Having reduced the games to essentials and given that 99.5 per cent of people watch them on television rather than pay inflated prices to travel halfway round the world and see a fraction of them, I believe Cumbria would be in a good position to bid for a future staging and put on a show which was both entertaining and honest.

Hurdling for instance would involve competitors sprinting across a few fields and taking our stone walls in their stride.

No chance of craftily knocking over a few with the leading foot to save a few hundredths of a second - just a bit of rolling around clutching yourself in agony if the jump is not quite high enough.

Long jump would take on a whole new dimension in a Cumbria Olympics.

Competition would start near the top of the Kentmere valley, where the River Kent is but a trickle.

Everyone would cleared it would then move downstream a bit for the next round, giving the cameras a chance of a new view rather than the same old sandpit.

As the river widened there would be no need for a judge peering at a plastacine strip to see whether it was a legal jump - anyone with a wet trainer would be out.

It would also be clear that by the time the competition reached Gooseholme anyone still in was on drugs.

The Stricklandgate Dash would become the premier sprint event of the games.

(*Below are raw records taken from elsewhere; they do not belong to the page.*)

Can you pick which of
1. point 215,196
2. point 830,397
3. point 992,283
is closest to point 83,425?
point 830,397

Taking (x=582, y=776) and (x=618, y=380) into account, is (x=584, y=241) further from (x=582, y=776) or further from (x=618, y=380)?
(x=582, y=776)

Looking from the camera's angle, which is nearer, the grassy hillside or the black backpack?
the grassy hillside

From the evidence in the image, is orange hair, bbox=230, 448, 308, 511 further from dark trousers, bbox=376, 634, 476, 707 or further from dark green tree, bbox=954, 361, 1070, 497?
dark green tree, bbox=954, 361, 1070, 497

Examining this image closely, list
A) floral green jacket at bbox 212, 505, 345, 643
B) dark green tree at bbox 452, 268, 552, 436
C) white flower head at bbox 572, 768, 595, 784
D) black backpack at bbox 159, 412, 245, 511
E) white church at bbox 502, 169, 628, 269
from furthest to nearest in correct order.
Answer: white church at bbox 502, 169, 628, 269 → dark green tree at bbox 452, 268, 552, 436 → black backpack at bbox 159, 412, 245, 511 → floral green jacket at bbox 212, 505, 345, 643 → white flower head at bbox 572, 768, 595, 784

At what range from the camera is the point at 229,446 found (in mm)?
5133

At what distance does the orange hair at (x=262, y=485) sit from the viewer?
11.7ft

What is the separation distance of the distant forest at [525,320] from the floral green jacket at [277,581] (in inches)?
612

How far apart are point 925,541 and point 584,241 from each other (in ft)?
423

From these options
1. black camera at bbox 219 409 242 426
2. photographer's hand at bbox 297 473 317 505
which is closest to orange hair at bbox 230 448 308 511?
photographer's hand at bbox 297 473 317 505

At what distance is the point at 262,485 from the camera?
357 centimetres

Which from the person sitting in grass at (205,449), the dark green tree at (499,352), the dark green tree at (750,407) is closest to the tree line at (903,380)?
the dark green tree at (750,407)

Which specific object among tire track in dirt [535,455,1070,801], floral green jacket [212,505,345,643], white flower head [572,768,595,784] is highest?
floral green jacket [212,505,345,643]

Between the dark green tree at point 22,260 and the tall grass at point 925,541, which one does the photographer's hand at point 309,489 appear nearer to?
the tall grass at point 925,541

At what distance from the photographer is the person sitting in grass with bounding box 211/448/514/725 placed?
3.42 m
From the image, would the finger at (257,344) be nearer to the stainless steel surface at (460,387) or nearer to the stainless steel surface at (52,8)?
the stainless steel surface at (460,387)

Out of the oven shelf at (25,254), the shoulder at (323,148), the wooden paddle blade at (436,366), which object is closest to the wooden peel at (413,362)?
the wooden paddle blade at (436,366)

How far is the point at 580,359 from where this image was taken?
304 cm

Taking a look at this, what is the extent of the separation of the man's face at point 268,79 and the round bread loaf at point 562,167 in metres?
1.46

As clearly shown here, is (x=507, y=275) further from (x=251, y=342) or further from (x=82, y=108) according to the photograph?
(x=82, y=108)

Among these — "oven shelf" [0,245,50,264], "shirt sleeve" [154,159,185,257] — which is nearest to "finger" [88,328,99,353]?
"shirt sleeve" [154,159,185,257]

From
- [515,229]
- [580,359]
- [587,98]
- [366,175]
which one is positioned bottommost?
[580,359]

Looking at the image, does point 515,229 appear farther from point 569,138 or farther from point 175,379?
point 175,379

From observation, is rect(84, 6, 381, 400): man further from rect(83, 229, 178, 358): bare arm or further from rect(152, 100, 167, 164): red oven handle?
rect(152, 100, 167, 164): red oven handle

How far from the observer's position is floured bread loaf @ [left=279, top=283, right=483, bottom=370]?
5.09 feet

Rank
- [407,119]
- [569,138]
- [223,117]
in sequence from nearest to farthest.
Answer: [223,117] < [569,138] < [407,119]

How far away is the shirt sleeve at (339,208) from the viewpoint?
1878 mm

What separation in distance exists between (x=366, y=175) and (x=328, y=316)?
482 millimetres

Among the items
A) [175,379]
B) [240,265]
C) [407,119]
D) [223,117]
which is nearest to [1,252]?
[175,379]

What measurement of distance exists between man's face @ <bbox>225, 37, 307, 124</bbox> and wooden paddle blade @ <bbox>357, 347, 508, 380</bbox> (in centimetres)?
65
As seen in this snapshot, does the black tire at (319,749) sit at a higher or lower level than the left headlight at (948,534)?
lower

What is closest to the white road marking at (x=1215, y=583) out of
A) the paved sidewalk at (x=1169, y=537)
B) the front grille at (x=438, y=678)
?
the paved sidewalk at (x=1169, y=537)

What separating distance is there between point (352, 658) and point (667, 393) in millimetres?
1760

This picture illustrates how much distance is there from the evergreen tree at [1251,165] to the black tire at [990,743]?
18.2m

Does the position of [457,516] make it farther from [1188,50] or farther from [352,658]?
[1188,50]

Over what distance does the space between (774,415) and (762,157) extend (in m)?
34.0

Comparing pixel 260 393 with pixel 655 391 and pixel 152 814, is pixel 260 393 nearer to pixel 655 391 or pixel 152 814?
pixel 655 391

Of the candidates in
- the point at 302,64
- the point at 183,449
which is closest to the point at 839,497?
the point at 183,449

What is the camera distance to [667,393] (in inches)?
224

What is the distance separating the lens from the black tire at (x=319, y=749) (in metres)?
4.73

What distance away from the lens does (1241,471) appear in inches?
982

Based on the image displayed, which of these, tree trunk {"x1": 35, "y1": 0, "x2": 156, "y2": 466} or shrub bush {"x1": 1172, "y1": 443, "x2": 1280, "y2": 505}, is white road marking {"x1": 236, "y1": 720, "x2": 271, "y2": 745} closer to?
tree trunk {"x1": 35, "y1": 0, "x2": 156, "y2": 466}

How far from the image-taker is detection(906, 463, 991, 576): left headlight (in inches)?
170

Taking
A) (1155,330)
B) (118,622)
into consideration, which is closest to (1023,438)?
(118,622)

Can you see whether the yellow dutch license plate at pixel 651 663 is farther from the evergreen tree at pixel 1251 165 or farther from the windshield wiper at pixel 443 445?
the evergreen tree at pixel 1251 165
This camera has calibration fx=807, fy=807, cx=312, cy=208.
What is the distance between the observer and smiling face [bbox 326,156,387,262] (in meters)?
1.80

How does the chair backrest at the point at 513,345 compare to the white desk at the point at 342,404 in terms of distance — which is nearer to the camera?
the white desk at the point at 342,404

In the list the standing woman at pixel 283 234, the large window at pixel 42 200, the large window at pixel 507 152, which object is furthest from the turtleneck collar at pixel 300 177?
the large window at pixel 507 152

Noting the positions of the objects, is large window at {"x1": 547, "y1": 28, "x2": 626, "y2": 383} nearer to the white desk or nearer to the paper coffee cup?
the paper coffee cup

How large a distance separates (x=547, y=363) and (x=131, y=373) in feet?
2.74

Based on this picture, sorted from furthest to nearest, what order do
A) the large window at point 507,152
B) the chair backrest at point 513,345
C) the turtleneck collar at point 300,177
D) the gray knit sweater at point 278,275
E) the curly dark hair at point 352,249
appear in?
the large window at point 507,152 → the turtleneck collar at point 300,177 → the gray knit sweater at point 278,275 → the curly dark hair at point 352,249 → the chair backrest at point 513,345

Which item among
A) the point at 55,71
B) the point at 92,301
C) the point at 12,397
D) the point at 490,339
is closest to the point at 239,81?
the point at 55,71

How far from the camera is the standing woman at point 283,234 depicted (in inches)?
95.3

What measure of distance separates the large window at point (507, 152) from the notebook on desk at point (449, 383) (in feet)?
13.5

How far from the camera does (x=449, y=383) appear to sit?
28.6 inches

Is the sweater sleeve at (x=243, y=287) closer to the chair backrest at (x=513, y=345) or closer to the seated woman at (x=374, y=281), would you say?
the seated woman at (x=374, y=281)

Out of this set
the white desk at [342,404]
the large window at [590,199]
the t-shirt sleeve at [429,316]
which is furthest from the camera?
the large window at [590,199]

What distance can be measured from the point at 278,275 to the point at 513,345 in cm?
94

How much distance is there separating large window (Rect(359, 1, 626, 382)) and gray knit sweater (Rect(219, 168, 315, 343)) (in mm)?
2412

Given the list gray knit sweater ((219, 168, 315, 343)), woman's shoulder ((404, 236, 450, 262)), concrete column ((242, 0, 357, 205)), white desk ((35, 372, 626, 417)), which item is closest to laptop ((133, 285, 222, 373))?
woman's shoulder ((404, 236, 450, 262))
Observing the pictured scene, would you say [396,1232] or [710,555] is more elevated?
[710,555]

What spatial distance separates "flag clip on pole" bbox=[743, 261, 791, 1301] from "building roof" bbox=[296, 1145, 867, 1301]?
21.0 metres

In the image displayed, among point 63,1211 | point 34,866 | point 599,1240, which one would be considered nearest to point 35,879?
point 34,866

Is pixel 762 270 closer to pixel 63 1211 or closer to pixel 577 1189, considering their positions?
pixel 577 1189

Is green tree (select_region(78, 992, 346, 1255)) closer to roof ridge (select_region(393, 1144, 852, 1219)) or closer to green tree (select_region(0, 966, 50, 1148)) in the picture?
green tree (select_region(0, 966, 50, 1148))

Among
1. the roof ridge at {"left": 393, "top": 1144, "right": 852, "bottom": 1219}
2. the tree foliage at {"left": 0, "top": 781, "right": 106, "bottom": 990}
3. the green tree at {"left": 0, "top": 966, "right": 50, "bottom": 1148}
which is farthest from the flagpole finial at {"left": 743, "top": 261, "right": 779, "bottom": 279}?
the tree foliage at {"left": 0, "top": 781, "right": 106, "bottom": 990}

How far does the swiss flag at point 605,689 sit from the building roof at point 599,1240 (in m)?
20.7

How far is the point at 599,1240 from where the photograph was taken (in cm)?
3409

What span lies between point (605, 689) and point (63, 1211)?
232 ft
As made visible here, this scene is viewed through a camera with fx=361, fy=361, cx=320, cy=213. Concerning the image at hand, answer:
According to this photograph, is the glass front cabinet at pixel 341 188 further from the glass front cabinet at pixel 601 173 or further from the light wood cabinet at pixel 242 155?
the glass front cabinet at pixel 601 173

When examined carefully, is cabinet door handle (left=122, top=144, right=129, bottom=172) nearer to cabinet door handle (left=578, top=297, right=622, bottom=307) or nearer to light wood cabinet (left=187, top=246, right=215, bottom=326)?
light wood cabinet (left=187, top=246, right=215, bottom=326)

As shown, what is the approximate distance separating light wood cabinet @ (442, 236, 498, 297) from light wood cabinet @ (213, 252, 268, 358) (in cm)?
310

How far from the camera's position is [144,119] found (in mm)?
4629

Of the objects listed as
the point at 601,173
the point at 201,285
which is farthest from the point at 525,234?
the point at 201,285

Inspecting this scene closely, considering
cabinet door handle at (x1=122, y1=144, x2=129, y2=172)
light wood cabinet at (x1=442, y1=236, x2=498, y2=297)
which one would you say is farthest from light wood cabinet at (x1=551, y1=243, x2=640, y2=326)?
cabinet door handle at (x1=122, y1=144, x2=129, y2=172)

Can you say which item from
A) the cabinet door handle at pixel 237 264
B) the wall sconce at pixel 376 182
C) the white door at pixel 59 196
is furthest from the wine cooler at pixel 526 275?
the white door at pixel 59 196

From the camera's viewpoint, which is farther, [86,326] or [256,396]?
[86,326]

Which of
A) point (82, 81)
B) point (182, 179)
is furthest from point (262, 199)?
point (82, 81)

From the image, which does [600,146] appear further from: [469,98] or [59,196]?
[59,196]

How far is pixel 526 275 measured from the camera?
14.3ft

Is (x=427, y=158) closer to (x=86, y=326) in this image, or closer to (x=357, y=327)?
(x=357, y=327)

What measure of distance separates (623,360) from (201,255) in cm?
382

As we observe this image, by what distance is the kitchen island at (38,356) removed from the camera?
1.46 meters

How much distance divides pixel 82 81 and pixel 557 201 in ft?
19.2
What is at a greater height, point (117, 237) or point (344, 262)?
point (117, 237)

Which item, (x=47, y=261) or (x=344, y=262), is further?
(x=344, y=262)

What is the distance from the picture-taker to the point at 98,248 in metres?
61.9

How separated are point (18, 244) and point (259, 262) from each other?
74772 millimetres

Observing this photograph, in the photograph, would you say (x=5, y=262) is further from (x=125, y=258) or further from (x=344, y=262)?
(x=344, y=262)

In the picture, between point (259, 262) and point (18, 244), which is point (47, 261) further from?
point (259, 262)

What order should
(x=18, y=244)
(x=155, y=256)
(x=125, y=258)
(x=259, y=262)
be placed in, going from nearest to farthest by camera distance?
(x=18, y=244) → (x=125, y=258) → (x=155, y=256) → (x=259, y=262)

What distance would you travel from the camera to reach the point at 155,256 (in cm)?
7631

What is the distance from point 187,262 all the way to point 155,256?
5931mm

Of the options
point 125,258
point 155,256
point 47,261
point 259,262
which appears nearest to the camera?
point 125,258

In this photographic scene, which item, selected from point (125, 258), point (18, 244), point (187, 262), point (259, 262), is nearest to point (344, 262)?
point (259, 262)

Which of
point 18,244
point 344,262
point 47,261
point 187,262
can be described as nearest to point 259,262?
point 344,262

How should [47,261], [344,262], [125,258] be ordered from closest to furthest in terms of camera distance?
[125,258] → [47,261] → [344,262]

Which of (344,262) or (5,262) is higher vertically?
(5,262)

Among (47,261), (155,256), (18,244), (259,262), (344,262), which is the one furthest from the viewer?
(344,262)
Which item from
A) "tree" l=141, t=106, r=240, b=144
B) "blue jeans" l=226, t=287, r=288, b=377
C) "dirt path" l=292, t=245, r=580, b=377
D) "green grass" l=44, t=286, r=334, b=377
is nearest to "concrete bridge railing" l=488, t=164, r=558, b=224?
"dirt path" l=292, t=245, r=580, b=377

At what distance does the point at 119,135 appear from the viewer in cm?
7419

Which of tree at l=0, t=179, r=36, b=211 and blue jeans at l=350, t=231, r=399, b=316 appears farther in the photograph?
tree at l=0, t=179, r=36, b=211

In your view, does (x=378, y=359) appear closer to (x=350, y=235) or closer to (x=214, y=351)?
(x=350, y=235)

Competitors would line up at the Pelican crossing at Allhallows Lane then sprint across the instant the little man goes red (as most pedestrians in Kendal do already).

After a number of heats the last one to be knocked down would win the gold.

Throwing sports would include the spectacle of the North of England Yorkie Chucking Championship.

Women competitors to throw the ones with pink bows and men the ones with blue bows.

No need for a judge here either as competitors would all throw from the top deck of a Windermere steamer at the same time and would therefore not be able to get ahead of the throwing line, while the rings in the water would show who had won.